* **Given task 1**
From the text on epistemically cooperative comments, print the part starting with "Originally I felt" and going on through "quite labor intensive.".
* **Given task 2**
Answer these from the text on epistemically cooperative comments:
(a) What claim does the comment in the counter-examples section make clearly?
(b) What is the heading of the section about intense disagreements that dissolve?
(c) Taken together, what do the grueling discussions amount to, according to the text?
*** Text passage ***
I don’t think this was deliberately anti-truthseeking, because if it was he would have stopped at “nothing special” instead of immediately outlining the special things his partner does. That was fairly epistemically cooperative. But it is still an example of strong claims made only implicitly.
Counter-Examples
I think this comment makes a claim (“vegans moving to naive omnivorism will hurt themselves”) clearly, and backs it up with a lot of details.
The tone is kind of obnoxious and he’s arguing with something I never claimed, but his beliefs are quite clear. I can immediately understand which beliefs of his I agree with (“vegans moving to naive omnivorism will hurt themselves” and “that would be bad”) and make good guesses at implicit claims I disagree with (“and therefore we should let people hurt themselves with naive veganism”? “I [Elizabeth] wouldn’t treat naive mass conversion to omnivorism seriously as a problem”?). That’s enough to count as epistemically cooperative.
Sound and fury, signifying no substantial disagreement
Sometimes someone comments with an intense, strongly worded, perhaps actively hostile, disagreement. After a laborious back and forth, the problem dissolves: they acknowledge I never held the position they were arguing with, or they don’t actually disagree with my specific claims.
Originally I felt happy about these, because “mostly agreeing” is an unusually positive outcome for that opening. But these discussions are grueling. It is hard to express kindness and curiosity towards someone yelling at you for a position you explicitly disclaimed. Any one of these stories would be a success but en masse they amount to a huge tax on saying anything about veganism, which is already quite labor intensive.
*** Source material ***
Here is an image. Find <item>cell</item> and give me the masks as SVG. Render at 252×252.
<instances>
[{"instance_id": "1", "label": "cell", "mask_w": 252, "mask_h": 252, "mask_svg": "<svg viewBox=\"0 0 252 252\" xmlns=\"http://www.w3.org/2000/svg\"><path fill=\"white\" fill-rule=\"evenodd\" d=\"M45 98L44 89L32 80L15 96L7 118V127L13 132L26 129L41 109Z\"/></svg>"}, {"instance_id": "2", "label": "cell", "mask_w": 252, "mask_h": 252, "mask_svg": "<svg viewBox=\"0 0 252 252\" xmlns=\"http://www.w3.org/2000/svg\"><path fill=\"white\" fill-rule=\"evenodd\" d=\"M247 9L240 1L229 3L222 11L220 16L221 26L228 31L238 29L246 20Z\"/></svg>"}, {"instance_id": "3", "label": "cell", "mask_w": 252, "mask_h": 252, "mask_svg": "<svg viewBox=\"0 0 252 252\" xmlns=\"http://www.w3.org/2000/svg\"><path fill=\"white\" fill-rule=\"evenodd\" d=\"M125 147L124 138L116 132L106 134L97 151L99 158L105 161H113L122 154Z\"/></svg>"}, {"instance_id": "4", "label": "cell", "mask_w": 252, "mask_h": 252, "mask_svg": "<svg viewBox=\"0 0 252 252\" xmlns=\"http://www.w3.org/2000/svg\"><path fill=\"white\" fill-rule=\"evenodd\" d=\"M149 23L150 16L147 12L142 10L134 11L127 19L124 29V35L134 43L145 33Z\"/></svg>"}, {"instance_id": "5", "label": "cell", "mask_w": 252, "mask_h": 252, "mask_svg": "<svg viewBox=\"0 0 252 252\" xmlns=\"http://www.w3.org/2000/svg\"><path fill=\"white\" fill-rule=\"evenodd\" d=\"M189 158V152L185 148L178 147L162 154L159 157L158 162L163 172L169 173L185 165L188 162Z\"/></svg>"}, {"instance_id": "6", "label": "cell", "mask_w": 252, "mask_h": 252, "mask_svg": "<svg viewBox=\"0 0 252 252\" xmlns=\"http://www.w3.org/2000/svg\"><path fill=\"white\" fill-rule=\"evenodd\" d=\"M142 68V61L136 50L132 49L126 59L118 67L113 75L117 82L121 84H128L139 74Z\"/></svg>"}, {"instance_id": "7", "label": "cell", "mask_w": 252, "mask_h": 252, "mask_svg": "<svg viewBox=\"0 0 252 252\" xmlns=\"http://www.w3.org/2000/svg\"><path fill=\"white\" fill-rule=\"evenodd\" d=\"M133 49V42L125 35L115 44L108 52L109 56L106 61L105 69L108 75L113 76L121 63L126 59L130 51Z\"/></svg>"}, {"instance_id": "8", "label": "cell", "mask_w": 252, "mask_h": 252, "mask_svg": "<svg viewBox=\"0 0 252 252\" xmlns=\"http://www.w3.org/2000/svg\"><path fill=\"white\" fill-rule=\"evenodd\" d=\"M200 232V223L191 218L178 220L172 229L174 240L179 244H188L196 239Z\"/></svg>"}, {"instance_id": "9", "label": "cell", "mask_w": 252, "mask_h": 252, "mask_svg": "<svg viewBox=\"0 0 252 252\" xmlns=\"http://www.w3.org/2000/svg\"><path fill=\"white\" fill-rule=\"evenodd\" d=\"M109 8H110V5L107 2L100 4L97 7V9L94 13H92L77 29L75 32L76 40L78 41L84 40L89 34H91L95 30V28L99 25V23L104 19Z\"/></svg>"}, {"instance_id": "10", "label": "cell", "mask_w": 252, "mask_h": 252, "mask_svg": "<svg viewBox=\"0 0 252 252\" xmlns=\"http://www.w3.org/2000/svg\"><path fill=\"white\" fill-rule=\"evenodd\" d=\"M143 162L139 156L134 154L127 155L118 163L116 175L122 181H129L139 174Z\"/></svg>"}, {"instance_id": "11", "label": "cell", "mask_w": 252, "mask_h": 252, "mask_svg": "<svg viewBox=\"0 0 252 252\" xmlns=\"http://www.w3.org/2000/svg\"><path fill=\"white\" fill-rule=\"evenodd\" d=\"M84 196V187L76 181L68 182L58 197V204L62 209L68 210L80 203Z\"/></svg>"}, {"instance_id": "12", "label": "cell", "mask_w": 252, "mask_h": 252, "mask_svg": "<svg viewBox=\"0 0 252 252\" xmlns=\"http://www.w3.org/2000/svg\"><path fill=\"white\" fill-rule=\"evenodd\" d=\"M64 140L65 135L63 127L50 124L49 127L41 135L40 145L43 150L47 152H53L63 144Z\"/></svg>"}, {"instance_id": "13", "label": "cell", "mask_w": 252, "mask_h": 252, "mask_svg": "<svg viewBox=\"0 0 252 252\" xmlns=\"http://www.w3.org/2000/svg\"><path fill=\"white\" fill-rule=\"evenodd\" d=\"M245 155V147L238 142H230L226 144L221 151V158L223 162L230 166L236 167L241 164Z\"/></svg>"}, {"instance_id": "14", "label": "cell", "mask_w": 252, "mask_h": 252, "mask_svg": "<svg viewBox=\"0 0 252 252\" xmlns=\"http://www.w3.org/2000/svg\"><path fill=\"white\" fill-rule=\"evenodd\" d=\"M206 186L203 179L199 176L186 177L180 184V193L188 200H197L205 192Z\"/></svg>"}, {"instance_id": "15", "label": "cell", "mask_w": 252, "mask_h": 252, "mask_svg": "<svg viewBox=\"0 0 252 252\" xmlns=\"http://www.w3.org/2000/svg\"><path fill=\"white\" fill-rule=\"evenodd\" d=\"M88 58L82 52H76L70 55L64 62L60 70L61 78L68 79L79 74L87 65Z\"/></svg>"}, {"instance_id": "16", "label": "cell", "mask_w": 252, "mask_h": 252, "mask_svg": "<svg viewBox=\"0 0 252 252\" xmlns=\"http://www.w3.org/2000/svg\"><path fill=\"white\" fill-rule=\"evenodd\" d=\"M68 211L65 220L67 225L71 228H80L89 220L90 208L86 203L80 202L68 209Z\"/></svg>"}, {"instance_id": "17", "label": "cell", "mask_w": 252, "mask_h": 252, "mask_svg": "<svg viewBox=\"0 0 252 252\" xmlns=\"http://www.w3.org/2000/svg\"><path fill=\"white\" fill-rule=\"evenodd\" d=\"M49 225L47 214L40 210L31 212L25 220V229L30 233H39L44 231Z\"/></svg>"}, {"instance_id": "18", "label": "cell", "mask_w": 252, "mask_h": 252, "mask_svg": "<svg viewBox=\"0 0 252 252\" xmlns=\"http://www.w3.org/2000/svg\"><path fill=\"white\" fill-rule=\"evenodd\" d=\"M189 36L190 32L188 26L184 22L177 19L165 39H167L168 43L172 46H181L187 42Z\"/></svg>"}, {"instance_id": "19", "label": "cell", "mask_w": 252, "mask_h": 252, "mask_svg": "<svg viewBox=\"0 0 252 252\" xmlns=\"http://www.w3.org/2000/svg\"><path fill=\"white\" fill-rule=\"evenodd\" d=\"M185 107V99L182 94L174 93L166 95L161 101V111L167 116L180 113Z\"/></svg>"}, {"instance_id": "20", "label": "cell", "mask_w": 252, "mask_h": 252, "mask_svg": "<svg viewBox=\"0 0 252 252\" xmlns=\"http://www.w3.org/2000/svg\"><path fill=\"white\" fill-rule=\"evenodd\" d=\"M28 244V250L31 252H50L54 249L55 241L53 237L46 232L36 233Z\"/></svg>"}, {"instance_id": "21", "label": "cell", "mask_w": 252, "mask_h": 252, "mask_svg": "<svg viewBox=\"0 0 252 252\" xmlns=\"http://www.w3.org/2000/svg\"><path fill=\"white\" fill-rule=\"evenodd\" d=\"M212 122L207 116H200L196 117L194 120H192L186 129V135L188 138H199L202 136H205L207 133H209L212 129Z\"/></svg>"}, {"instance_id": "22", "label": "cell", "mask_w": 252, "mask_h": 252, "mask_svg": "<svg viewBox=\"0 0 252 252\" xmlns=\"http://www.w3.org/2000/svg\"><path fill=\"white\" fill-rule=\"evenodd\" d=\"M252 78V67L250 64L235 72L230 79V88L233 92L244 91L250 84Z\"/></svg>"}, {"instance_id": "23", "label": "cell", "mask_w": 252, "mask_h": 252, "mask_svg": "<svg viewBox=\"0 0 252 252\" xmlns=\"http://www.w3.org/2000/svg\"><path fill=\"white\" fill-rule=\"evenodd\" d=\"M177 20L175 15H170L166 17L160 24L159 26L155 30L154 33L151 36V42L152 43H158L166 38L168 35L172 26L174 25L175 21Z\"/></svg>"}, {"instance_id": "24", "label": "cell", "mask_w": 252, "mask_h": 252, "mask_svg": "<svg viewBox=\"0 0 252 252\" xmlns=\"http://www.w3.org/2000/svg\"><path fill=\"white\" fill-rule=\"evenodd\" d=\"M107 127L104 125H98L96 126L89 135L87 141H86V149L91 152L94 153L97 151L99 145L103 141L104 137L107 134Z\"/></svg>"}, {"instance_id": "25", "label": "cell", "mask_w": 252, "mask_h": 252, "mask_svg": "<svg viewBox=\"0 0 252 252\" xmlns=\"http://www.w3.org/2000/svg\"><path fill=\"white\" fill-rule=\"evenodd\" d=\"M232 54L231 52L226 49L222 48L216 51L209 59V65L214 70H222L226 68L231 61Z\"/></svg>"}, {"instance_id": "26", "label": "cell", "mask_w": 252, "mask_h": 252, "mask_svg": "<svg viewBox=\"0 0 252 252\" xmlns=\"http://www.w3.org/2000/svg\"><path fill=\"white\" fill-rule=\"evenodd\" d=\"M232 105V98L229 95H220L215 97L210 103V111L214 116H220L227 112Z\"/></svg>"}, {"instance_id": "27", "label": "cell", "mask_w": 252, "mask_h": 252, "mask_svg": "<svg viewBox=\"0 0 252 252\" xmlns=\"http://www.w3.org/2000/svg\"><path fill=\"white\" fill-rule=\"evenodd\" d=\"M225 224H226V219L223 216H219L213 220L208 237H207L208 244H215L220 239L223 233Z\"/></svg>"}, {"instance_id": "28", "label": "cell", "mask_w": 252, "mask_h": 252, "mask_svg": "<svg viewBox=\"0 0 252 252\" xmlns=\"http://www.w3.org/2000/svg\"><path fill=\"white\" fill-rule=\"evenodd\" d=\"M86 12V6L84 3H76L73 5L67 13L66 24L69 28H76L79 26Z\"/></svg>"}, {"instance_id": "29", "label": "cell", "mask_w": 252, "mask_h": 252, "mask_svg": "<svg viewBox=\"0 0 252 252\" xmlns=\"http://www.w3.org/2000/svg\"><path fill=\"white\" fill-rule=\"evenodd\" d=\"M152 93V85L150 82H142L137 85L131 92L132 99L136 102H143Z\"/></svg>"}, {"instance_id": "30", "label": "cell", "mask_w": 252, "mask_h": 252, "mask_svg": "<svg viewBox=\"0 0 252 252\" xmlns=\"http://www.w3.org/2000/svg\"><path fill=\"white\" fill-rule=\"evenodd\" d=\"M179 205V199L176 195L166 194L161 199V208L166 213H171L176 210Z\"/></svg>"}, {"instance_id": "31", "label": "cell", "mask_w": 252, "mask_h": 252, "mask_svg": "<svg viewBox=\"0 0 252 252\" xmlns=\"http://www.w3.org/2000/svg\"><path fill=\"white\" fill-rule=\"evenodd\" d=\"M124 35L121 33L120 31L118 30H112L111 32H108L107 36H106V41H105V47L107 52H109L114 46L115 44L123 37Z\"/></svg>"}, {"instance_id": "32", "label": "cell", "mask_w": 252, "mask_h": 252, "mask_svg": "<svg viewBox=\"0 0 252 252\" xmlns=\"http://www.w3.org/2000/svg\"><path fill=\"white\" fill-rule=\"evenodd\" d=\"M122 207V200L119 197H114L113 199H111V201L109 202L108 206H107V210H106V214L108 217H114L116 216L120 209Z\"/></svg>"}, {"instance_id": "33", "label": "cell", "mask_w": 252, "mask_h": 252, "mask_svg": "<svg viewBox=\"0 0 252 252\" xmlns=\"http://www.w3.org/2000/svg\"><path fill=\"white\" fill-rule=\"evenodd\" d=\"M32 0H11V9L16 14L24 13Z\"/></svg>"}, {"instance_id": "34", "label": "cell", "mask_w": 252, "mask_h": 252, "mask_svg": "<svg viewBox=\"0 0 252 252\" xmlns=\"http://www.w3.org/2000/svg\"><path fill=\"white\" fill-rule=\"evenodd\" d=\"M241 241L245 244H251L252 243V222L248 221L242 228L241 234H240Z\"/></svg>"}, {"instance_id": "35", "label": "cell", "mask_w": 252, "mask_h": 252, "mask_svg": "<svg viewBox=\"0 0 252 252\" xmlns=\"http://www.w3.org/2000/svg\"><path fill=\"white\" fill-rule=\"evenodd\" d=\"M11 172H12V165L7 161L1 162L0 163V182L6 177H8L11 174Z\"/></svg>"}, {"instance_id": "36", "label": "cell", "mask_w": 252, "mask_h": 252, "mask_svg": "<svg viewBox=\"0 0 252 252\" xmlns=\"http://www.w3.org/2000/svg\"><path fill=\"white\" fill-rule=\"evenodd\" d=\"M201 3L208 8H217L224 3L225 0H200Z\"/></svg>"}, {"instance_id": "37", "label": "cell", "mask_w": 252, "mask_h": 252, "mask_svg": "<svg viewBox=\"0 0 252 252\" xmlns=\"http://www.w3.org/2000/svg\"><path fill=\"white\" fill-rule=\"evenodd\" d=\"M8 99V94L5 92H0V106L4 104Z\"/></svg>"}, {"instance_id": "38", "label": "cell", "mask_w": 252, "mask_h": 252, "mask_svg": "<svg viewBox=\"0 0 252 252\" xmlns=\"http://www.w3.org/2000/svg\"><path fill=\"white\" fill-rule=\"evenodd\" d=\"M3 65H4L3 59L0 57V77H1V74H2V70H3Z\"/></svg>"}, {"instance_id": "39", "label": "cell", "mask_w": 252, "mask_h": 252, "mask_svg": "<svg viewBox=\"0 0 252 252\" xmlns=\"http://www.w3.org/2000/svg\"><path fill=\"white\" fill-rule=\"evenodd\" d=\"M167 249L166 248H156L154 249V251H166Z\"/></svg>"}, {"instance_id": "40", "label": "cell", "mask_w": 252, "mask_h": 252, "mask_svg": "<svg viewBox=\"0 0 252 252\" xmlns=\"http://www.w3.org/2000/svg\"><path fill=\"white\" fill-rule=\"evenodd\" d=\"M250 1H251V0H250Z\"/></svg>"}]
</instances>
***
* **Written answer 1**
Originally I felt happy about these, because “mostly agreeing” is an unusually positive outcome for that opening. But these discussions are grueling. It is hard to express kindness and curiosity towards someone yelling at you for a position you explicitly disclaimed. Any one of these stories would be a success but en masse they amount to a huge tax on saying anything about veganism, which is already quite labor intensive.

* **Written answer 2**
(a) That vegans moving to naive omnivorism will hurt themselves.
(b) "Sound and fury, signifying no substantial disagreement"
(c) A huge tax on saying anything about veganism.